## Passage
Further, and this is very important, it lists what appears to be overland distances. More specifically, it indicates that there were overland, or riverine and overland, routes from Zhenla to Champa, Zhenla to Siam, and Zhenla to a place to the south called “Panyu” 番禺.

This name, Panyu, is written here exactly like the name of a famous city in what is now Guangdong Province. This was obviously not a reference to that city.

So, what was it a reference to?

As mentioned above, Wang Dayuan recorded the term “Dragon Teeth Gate” three times in his 1349 Brief Treatise on the Island Barbarians. There is one record that clearly indicates the Dragon Teeth Gate near Singapore, and there is the record we mentioned above that says that one reached Sanfoqi by “moving away” from Dragon Teeth Gate for five days and nights.

The third reference to Dragon Teeth Gate is in relation to a place with a name that sounds very similar to Panyu – Banzu 班卒. And this is what Wang Dayuan wrote about Banzu:

地勢連龍牙門後山,若纏若斷,起凹峰而盤結,故民環居焉。

## Data excerpt
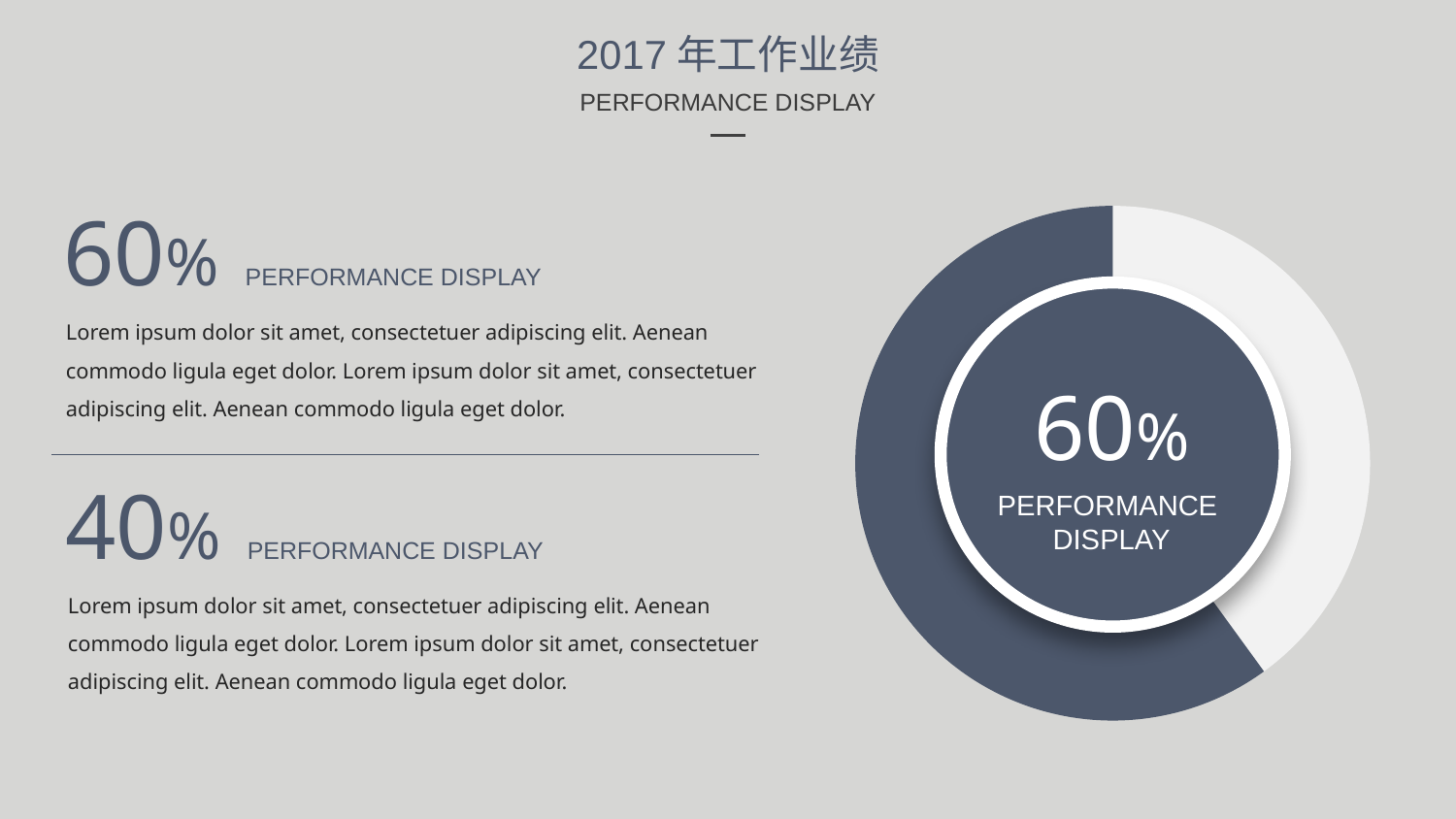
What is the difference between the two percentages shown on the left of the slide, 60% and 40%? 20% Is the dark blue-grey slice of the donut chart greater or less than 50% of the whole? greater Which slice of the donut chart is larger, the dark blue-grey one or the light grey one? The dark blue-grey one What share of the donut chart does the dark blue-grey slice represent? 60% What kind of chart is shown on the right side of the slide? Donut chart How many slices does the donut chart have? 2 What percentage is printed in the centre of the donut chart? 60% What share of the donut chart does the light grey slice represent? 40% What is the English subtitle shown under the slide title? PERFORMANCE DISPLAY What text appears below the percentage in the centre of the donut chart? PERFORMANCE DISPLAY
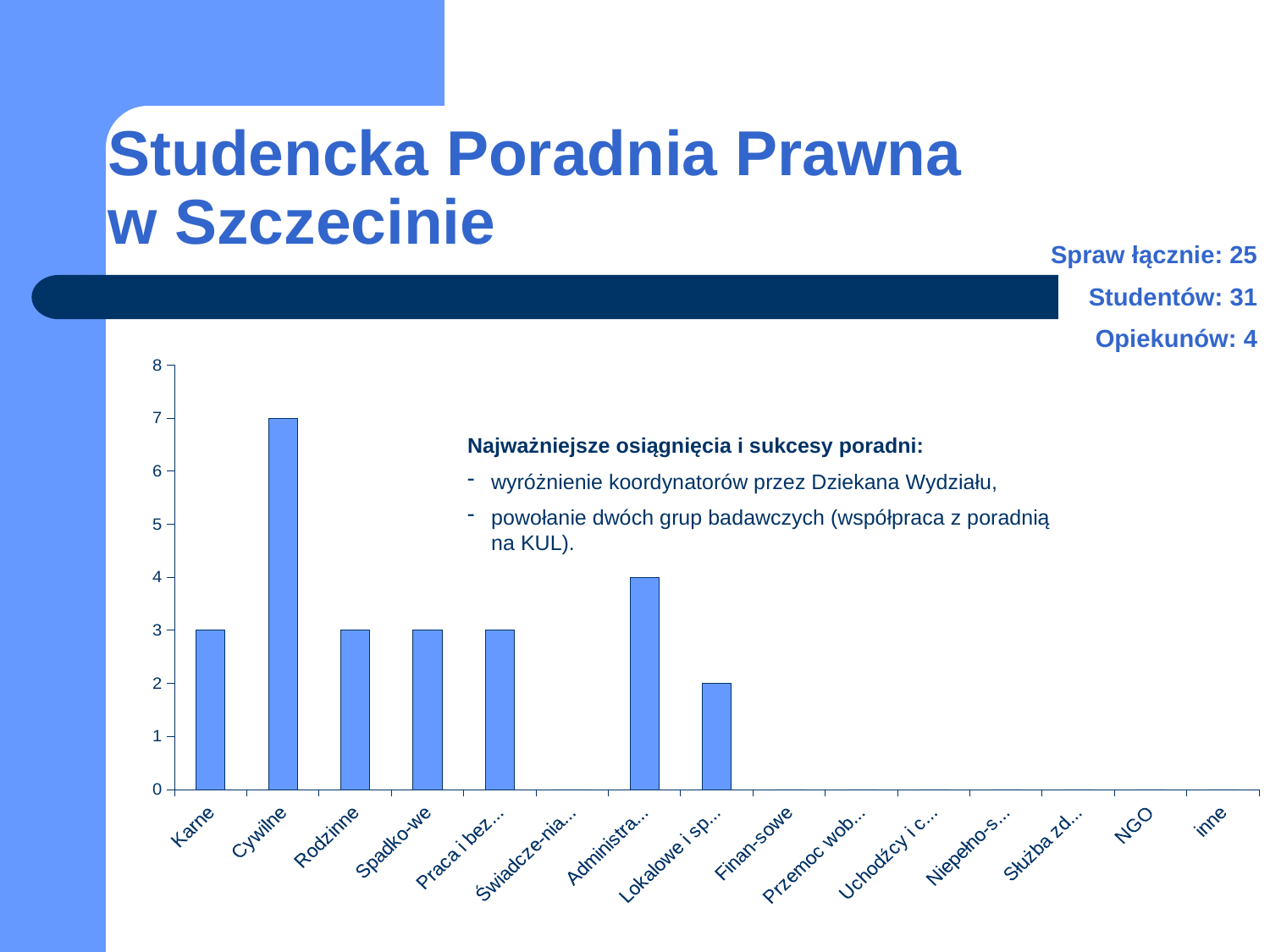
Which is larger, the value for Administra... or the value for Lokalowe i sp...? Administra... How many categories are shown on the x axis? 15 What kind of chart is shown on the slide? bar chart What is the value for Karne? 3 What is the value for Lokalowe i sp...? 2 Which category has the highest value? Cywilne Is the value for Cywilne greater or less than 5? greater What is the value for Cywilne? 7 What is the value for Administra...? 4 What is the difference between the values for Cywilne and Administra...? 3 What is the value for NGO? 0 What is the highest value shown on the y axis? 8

## Exercise requirements
Reproduce everything from "Further, and this" down to "days and nights." in the passage about Panyu. The material has no connection to the passage about Panyu.

## Response area
Further, and this is very important, it lists what appears to be overland distances. More specifically, it indicates that there were overland, or riverine and overland, routes from Zhenla to Champa, Zhenla to Siam, and Zhenla to a place to the south called “Panyu” 番禺.

This name, Panyu, is written here exactly like the name of a famous city in what is now Guangdong Province. This was obviously not a reference to that city.

So, what was it a reference to?

As mentioned above, Wang Dayuan recorded the term “Dragon Teeth Gate” three times in his 1349 Brief Treatise on the Island Barbarians. There is one record that clearly indicates the Dragon Teeth Gate near Singapore, and there is the record we mentioned above that says that one reached Sanfoqi by “moving away” from Dragon Teeth Gate for five days and nights.